Define $y$ positive down, and zero at the top of the table. In Newton's Second Law, $F=\dot{p},$ the $p$ on the RHS is relevant to the entire chain. Let $M$ be the mass of the entire chain, and let $\ell=a+b$ be the total length of the chain. Then $p=M\dot{y}.$ It follows that $\dot{p}=M\ddot{y}.$ Let $m$ be the mass of the vertical section, corresponding to $y$. Then the force on the chain is $mg$. Let $\lambda=M/\ell$ be the linear mass density. Newton's Second Law then tells us that
\begin{align*}
mg&=M\ddot{y} \\
\lambda yg&=M\ddot{y} \\
\frac{M}{\ell}yg&=M\ddot{y} \\
\ddot{y}&=\frac{g}{\ell}\,y.
\end{align*}
This DE has the solution
$$y=Ae^{t\sqrt{g/\ell}}+Be^{-t\sqrt{g/\ell}}. $$
The initial conditions are $y(0)=b$ and $\dot{y}(0)=0.$ Solving for $A$ and $B$ yields
\begin{align*}
y(t)&=\frac{b}{2}\,e^{t\sqrt{g/\ell}}+\frac{b}{2}e^{-t\sqrt{g/\ell}} \\
\dot{y}(t)&=\frac{b}{2}\,\sqrt{\frac{g}{\ell}}\,e^{t\sqrt{g/\ell}}-\frac{b}{2}\sqrt{\frac{g}{\ell}}\,e^{-t\sqrt{g/\ell}}.
\end{align*}
We can simplify these expressions by using hyperbolic trig functions:
\begin{align*}
y(t)&=b\cosh\left(t\sqrt{g/\ell}\right) \\
\dot{y}(t)&=b\sqrt{\frac{g}{\ell}}\,\sinh\left(t\sqrt{g/\ell}\right)
\end{align*}
Now then, we must solve for $t$ when $y=\ell,$ then plug that into $\dot{y}$.

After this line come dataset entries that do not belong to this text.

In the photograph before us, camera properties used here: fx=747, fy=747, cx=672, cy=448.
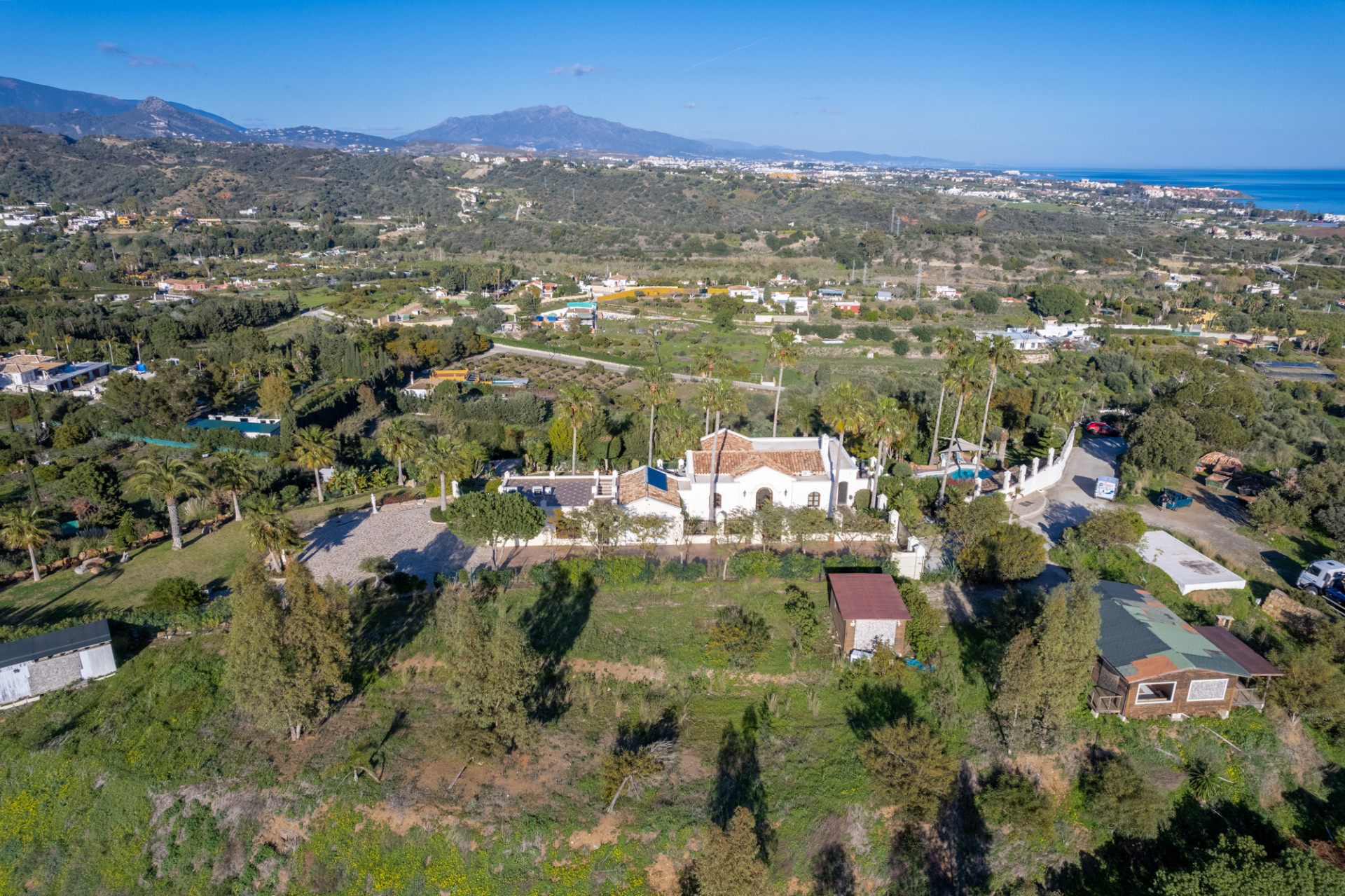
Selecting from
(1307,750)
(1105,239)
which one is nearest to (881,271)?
(1105,239)

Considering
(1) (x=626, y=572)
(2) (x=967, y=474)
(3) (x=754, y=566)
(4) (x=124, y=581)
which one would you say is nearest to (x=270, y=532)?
(4) (x=124, y=581)

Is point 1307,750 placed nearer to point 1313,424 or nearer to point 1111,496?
point 1111,496

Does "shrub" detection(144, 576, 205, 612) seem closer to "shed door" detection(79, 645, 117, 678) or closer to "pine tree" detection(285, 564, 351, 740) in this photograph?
"shed door" detection(79, 645, 117, 678)

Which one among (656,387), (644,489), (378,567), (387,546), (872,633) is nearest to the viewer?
(872,633)

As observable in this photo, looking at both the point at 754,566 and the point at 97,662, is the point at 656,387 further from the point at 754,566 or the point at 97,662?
the point at 97,662

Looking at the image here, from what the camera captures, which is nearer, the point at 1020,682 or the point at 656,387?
the point at 1020,682

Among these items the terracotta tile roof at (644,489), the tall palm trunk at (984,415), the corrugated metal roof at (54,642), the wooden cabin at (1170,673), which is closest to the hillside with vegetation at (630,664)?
the wooden cabin at (1170,673)

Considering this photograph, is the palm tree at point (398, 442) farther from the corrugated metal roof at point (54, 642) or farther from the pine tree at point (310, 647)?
the pine tree at point (310, 647)

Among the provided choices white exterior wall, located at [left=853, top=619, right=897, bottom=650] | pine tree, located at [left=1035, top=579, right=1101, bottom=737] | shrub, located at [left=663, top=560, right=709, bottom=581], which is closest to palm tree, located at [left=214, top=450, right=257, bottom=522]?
shrub, located at [left=663, top=560, right=709, bottom=581]
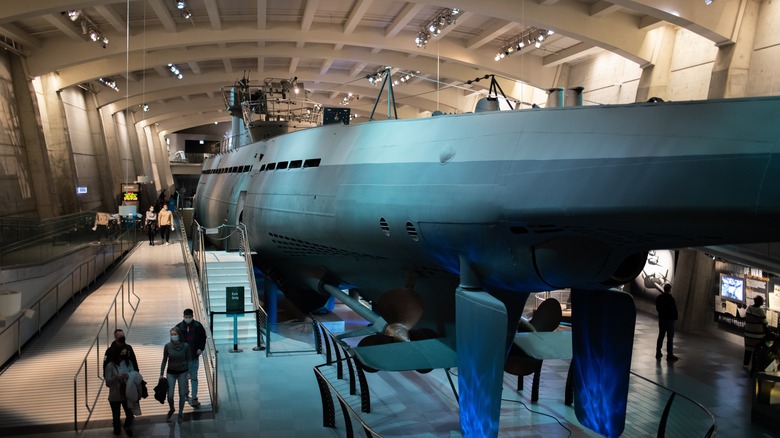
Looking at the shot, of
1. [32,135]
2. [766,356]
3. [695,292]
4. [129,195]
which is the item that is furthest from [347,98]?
[766,356]

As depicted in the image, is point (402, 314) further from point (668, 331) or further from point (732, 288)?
point (732, 288)

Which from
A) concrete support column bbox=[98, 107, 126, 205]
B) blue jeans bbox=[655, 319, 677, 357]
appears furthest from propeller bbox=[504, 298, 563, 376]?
concrete support column bbox=[98, 107, 126, 205]

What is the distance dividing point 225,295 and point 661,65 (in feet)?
40.1

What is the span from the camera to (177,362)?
22.8ft

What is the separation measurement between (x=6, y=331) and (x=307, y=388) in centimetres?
415

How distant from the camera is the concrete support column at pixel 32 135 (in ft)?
58.1

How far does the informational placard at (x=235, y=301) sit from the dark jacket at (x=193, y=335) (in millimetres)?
2670

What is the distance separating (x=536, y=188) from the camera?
5.87 m

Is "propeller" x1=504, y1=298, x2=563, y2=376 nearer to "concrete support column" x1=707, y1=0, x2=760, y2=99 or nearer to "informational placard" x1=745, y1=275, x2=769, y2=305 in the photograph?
"informational placard" x1=745, y1=275, x2=769, y2=305

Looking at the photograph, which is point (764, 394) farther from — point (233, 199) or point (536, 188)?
point (233, 199)

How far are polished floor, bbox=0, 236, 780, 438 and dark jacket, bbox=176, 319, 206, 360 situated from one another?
0.83 meters

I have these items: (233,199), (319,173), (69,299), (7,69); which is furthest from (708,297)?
(7,69)

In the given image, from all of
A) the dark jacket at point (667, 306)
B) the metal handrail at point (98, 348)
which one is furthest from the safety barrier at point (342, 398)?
the dark jacket at point (667, 306)

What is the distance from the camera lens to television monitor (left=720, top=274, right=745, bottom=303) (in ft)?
42.8
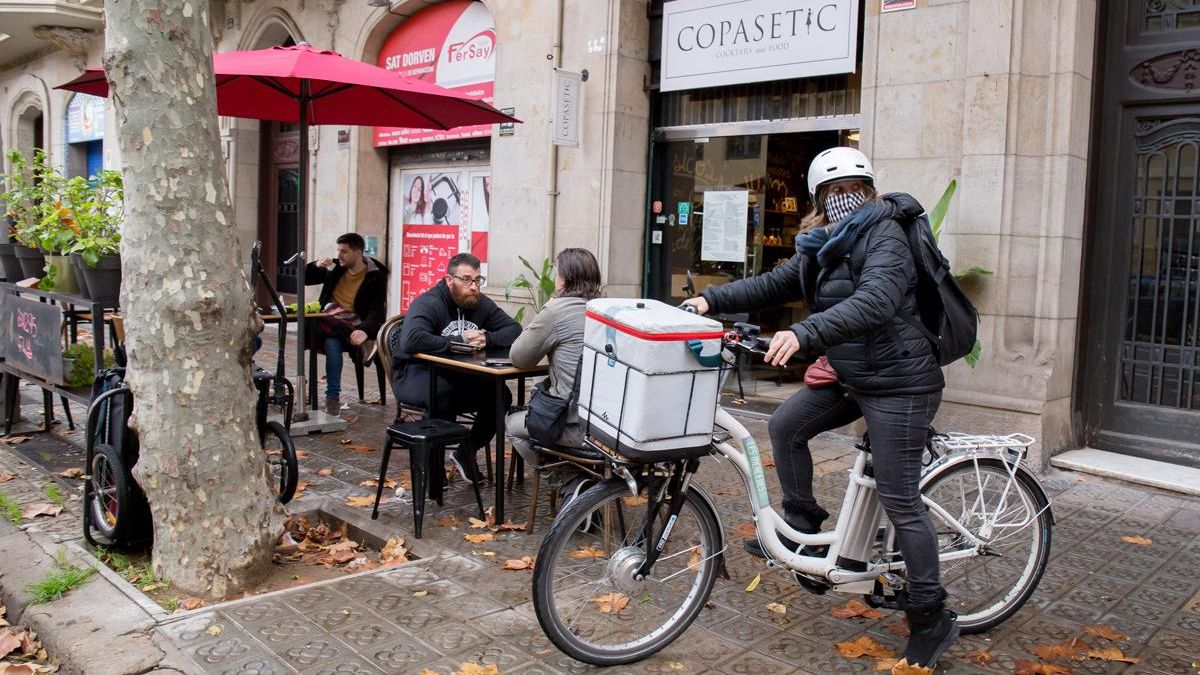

Alternatively, we could use the hyperbolic trig identity
$$\cosh^2(\theta)-\sinh^2(\theta)=1$$
to eliminate the hyperbolic trig functions entirely (removing the parameter $t$ in the process), and solve for $\dot{y}$ directly. This would be a bit more elegant.

Final result is
$$v=\sqrt{\frac{g}{a+b}(a^2+2ab)}.$$